* Excerpt to read:
*** Block opens ***

Coronavirus has killed hundreds and sickened tens of thousands in Georgia. (Image: Centers for Disease Control and Prevention)

ATLANTA – Restaurants, gyms, barbershops and other popular gathering spots in Georgia will be allowed to reopen in the coming days amid signs the spread of coronavirus is slowing down, Gov. Brian Kemp announced Monday.

However, several businesses hit hard by virus-prompted closures will have to stay shuttered for the foreseeable future including bars, nightclubs, music venues and amusement parks, the governor said.

The phased approach follows guidelines from federal officials and President Donald Trump, who has urged states to reopen many businesses following weeks of widespread shutdowns.

Kemp stressed at a news conference Monday that businesses set to reopen must abide by the same social-distancing and sanitation measures as other businesses that were not forced to close amid Georgia’s shelter-in-place order.

“I think this is the right approach at the right time,” Kemp said. “It’s not just throwing the keys back to business owners.”

*** Block closes ***

* Supplied material:
*** Block opens ***

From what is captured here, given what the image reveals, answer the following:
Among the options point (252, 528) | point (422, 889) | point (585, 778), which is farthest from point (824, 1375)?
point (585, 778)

*** Block closes ***
*** Block opens ***

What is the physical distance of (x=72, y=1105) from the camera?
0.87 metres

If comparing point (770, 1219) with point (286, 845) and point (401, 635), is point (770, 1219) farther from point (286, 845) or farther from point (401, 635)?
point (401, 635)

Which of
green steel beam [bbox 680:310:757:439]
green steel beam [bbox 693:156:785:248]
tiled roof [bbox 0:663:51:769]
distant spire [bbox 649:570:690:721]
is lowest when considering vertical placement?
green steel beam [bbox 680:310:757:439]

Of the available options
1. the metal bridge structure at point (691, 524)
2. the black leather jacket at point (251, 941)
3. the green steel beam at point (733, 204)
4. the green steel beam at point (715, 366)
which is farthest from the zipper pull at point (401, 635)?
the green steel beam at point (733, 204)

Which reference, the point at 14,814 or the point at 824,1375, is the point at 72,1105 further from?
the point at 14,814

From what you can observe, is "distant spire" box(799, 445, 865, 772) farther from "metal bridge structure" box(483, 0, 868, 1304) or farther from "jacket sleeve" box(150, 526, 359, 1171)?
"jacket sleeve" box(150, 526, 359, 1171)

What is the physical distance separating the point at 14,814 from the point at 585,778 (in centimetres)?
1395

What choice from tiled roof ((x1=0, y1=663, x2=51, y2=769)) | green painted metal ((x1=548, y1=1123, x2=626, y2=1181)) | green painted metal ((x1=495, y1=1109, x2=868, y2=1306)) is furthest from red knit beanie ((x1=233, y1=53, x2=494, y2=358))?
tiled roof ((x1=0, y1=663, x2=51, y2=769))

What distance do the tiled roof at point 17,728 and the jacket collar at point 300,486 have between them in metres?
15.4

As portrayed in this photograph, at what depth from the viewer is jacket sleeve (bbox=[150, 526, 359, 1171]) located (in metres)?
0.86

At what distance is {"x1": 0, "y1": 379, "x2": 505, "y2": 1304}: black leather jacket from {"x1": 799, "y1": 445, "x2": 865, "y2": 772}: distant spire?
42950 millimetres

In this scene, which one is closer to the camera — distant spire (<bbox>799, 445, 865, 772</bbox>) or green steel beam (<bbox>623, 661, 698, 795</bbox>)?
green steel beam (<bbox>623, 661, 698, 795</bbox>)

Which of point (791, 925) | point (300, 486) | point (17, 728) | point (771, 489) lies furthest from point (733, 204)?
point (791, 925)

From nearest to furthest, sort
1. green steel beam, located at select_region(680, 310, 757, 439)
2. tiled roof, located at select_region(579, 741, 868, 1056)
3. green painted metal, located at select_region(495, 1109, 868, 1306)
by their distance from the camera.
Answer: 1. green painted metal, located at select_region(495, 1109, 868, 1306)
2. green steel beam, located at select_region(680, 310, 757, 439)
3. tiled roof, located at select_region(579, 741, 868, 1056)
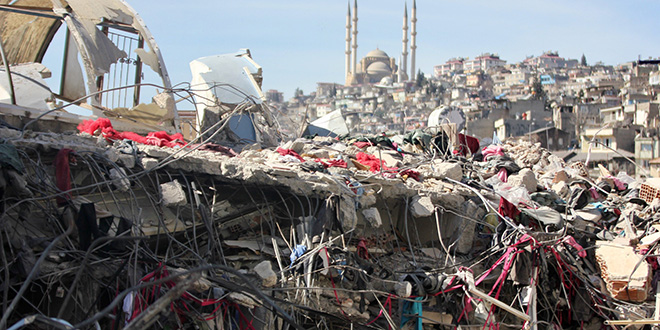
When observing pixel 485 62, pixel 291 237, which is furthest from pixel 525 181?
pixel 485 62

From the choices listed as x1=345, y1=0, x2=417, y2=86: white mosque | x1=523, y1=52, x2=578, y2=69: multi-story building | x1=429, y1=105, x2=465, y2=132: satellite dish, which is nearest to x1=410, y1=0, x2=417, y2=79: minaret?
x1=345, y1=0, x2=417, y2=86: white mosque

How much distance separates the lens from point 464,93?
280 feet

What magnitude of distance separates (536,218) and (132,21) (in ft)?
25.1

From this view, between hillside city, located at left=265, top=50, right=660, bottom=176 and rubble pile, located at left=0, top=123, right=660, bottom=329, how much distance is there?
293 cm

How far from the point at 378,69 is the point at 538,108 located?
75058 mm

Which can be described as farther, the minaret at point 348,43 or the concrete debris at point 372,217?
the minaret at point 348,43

*** Block closes ***
*** Block opens ***

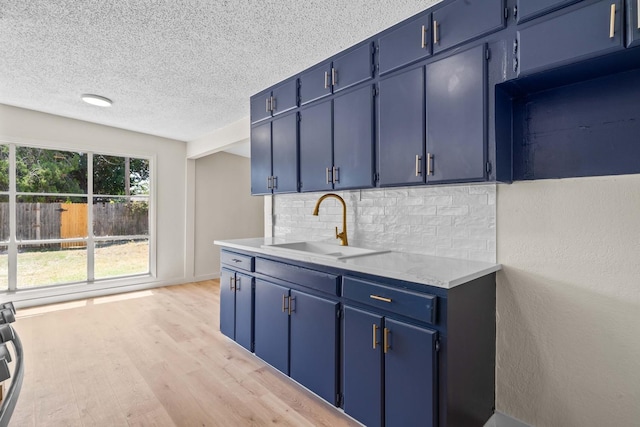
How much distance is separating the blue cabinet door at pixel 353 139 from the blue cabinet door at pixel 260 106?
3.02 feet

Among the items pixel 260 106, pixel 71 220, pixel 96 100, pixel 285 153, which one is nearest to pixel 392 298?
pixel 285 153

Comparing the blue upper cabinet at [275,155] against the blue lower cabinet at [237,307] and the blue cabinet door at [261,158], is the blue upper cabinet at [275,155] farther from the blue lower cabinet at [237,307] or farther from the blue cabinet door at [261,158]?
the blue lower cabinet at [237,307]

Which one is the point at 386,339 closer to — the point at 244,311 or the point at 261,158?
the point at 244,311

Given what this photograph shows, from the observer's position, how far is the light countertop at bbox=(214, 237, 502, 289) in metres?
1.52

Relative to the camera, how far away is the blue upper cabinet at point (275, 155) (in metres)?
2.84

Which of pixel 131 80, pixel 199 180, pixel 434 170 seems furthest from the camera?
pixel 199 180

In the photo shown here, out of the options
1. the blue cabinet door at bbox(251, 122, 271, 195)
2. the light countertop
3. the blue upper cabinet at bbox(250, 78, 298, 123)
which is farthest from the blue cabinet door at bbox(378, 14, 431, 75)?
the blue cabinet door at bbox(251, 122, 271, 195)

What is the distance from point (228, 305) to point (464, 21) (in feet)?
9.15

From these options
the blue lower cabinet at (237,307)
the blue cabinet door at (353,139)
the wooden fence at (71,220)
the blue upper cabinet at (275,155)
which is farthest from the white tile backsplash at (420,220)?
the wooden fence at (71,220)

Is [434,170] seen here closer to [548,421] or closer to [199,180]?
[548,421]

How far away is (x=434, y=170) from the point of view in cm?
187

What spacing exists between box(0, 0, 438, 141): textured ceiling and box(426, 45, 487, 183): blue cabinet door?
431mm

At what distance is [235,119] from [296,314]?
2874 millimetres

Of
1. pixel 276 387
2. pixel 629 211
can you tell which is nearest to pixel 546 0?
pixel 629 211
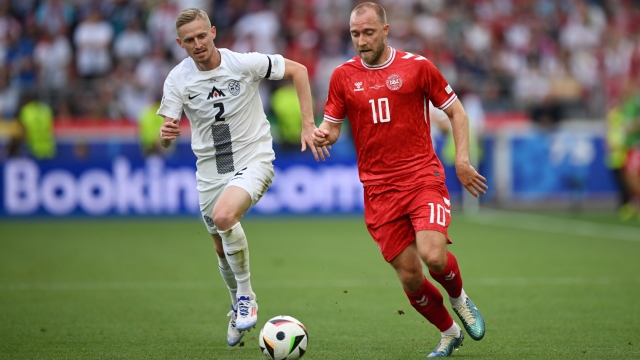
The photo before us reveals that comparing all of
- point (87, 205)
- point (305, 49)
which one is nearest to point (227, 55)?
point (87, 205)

*** Block closes ***

* Required actions:
• 1. According to the news report on Georgia's reopening, which businesses will have to stay shuttered for the foreseeable future?
• 2. Transcribe the news report on Georgia's reopening word for word between "ATLANTA – Restaurants, gyms, barbershops" and "Kemp announced Monday.", inclusive.

* Exercise answers:
• 1. Bars, nightclubs, music venues and amusement parks.

• 2.
ATLANTA – Restaurants, gyms, barbershops and other popular gathering spots in Georgia will be allowed to reopen in the coming days amid signs the spread of coronavirus is slowing down, Gov. Brian Kemp announced Monday.